Cualquiera que hoy se preocupe, yendo a sus raíces, de pulir y avivar el mensaje evangélico, sea clérigo o no, debería fijarse mucho más todavía en la figura impresionante del Bautista, un hombre que se pierde de vista a sí mismo para entregarse por completo a la misión que Dios le ha confiado. Eran muchos los que le seguían, pero, lejos de apropiárselos como su cosecha o su trofeo particular, con todas sus fuerzas trató de encaminarlos hacia el Dios de quien él había recibido un gran poder de persuasión. Sin duda alguna, además de allanar los caminos del gran Otro, fue un experimentado guía espiritual, a cuya sombra se cobijó también Jesús y bajo cuyo liderazgo maduró hasta el momento de emprender su propia misión.
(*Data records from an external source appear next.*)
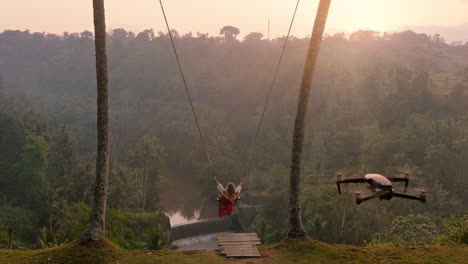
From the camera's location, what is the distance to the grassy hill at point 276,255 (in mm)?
8645

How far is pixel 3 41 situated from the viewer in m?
130

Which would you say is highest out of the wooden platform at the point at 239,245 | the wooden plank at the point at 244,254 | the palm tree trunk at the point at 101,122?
the palm tree trunk at the point at 101,122

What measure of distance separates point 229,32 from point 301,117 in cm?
13221

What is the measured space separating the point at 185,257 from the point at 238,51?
8746cm

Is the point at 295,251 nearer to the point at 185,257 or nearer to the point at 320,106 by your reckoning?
the point at 185,257

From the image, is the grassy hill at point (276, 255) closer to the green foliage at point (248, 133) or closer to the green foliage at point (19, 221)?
the green foliage at point (248, 133)

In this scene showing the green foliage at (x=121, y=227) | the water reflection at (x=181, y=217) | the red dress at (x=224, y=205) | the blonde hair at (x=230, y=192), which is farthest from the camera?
the water reflection at (x=181, y=217)

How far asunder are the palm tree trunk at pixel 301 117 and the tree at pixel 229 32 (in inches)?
5093

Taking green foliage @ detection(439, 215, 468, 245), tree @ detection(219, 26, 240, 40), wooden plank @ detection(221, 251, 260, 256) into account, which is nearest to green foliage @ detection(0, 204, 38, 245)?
wooden plank @ detection(221, 251, 260, 256)

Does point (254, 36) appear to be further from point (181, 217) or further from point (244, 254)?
point (244, 254)

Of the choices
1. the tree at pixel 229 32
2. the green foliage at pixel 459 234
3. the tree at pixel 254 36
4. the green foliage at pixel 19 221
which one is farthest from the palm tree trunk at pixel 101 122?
the tree at pixel 229 32

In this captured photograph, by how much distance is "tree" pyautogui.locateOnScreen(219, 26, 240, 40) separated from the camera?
449 ft

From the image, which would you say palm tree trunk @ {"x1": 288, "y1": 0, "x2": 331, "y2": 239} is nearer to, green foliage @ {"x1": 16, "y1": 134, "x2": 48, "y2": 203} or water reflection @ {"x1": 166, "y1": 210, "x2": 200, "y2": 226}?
green foliage @ {"x1": 16, "y1": 134, "x2": 48, "y2": 203}

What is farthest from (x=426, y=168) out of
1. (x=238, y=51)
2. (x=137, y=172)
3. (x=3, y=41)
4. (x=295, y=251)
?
(x=3, y=41)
Vivimos tiempos de llanto, pero también de cantares. Unos y otros, como tiempos de siembra y de cosecha, forman parte del peregrinaje cristiano que es la vida. No perdamos de vista que ambos se potencian mutuamente, pues desde el llanto, como despojo doloroso, se valora mucho más la pulcritud y la plenitud del canto que brota espontáneamente de la alegría y fructifica en sonrisas. Ya hemos insistido muchas veces en este blog en que la vida misma es un engranaje de acciones que nos agrandan o achican, de valores y contravalores que nos enriquecen o empobrecen, de luces que abren horizontes o de tinieblas que nos estrellan contra muros infranqueables. Afortunadamente, tenemos espejos donde mirarnos, modelos inmarcesibles que copiar.
Es obvio que hoy, como también ha ocurrido en cualquier otro momento de nuestra propia historia y posiblemente seguirá ocurriendo en el futuro (nunca ha sido fácil ganarse la vida), llevamos a la espalda pesados fardos de frustración y quiebras como los que nos producen la pandemia de la Covid-19, que se ha vuelto tan virulenta de nuevo, y la pegajosa y pestilente crisis económica que no solo afloja nuestros bolsillos, sino también encarece nuestra vida. Vivimos claramente tiempos de reajuste, tiempos por ello mismo de reto, de rectificación, de conversión. Pero, afortunadamente, siempre nos saldrá al paso la Navidad invitándonos cada año a renacer, pues no en vano Dios nos ha hecho la promesa solemne de divinizar nuestra misma carne. Tal es la fuerza de la Navidad, fuerza que nunca podrán contrarrestar ni las hecatombes geográficas ni las mentes humanas acostumbradas a vivir en la niebla. ¿Es el nuestro un tiempo de llanto? Sí, desde luego, pero también de canto.